Mini SQL 2.0 includes internal support for system variables (often known as pseudo fields or pseudo columns). These variables can be accessed in the same way that normal table fields are accessed although the information is provided by the database engine itself rather than being loaded from a database table. System variables are used to provide access to server maintained information or meta data relating to the databases.
System variables may be identified by a leading underscore in the variables name. Such an identifier is not valid in mSQL for table or field names. Examples of the supported system variables and uses for those variables are provided below.
The mSQL 2 engine currently supports the following system variables:
_rowidThe _rowid system variable provides a unique row identifier for any row in a table. The value contained in this variable is the internal record number used by the mSQL engine to access the table row. It may be included in any query to uniquely identify a row in a table. An example of such queries could be :
- select _rowid, first_name, last_name from emp_details
- where last_name = 'Smith'
- update emp_details set title = 'IT Manager'
- where _rowid = 57
The candidate row module is capable of utilising _rowid values to increase the performance of the database. In the second example query above, only 1 row (the row with the internal record ID of 57) would be accessed. This is in contrast to a sequential search through the database looking for that value which may result in only 1 row being modified but every row being accessed. Using the _rowid value to constrain a search is the fastest access method available in mSQL 2.0. As with all internal access decisions, the decision to base the table access on the _rowid value is automatic and requires no action by the programmer or user other than including the _rowid variable in the where clause of the query.
_timestampThe _timestamp system variable contains the time at which a row was last modified. The value, although specified in the standard UNIX time format (i.e. seconds since the epoch), is not intended for interpretation by application software. The value is intended to be used as a point of reference via which an application may determine if a particular row has was modified before or after another table row. The application should not try to determine an actual time from this value as the internal representation used may change in a future release of mSQL.

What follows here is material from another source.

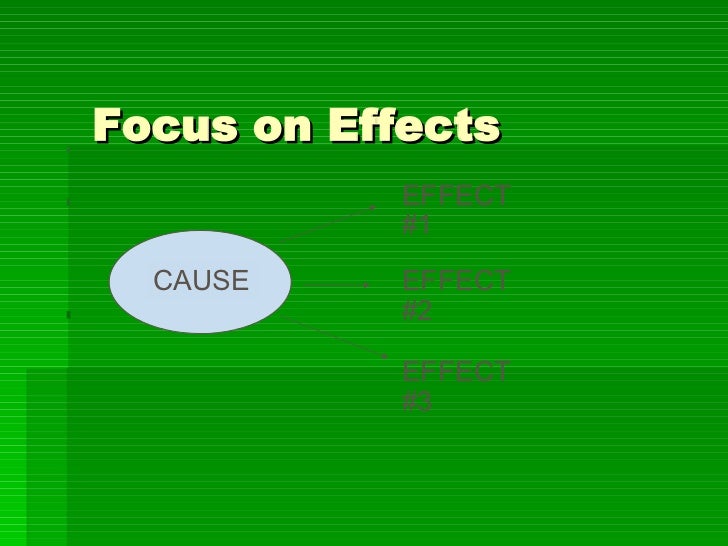 Focus on Effects

CAUSE

EFFECT #1

EFFECT #2

EFFECT #3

The primary use for the _timestamp system variable will be internal to the mSQL engine. Using this information, the engine may determine if a row has been modified after a specified point in time (the start of a transaction for example). It may also use this value to synchronise a remote database for database replication. Although neither of these functions is currently available, the presence of a row timestamp is the first step in the implementation.
Example queries may be:
- select first_name, _timestamp from emp_details
- where first_name like '%fred%'
- order by _timestamp
- select * from emp_details
- where _timestamp > 88880123
_seqThe _seq system variable is used to access the current sequence value of the table from which it is being selected. The current sequence value is returned and the sequence is update to the next value in the sequence (see the CREATE section of the Language Specification section from more information on sequences).

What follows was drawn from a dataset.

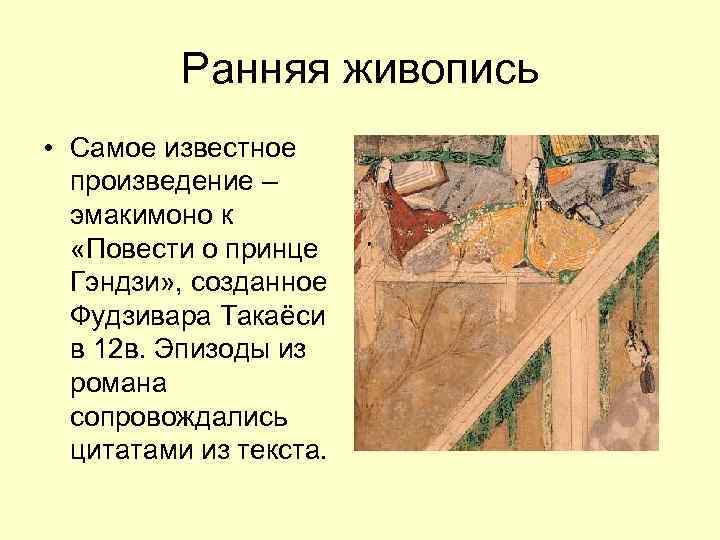 Ранняя живопись

• Самое известное произведение – эмакимоно к «Повести о принце Гэндзи», созданное Фудзивара Такаёси в 12в. Эпизоды из романа сопровождались цитатами из текста.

An example query using _seq could be
- select _seq from staff
_sysdateThe server can provide a central standard for the current time and date. If selected from any table, the _sysdate system variable will return the current time and date on the server machine using the standard UNIX time format (e.g. seconds since the epoch).
An example query using _sysdate could be
- select _sysdate from staff
_userBy selecting the _user system variable from any table, the server will return the username of the user who submitted the query.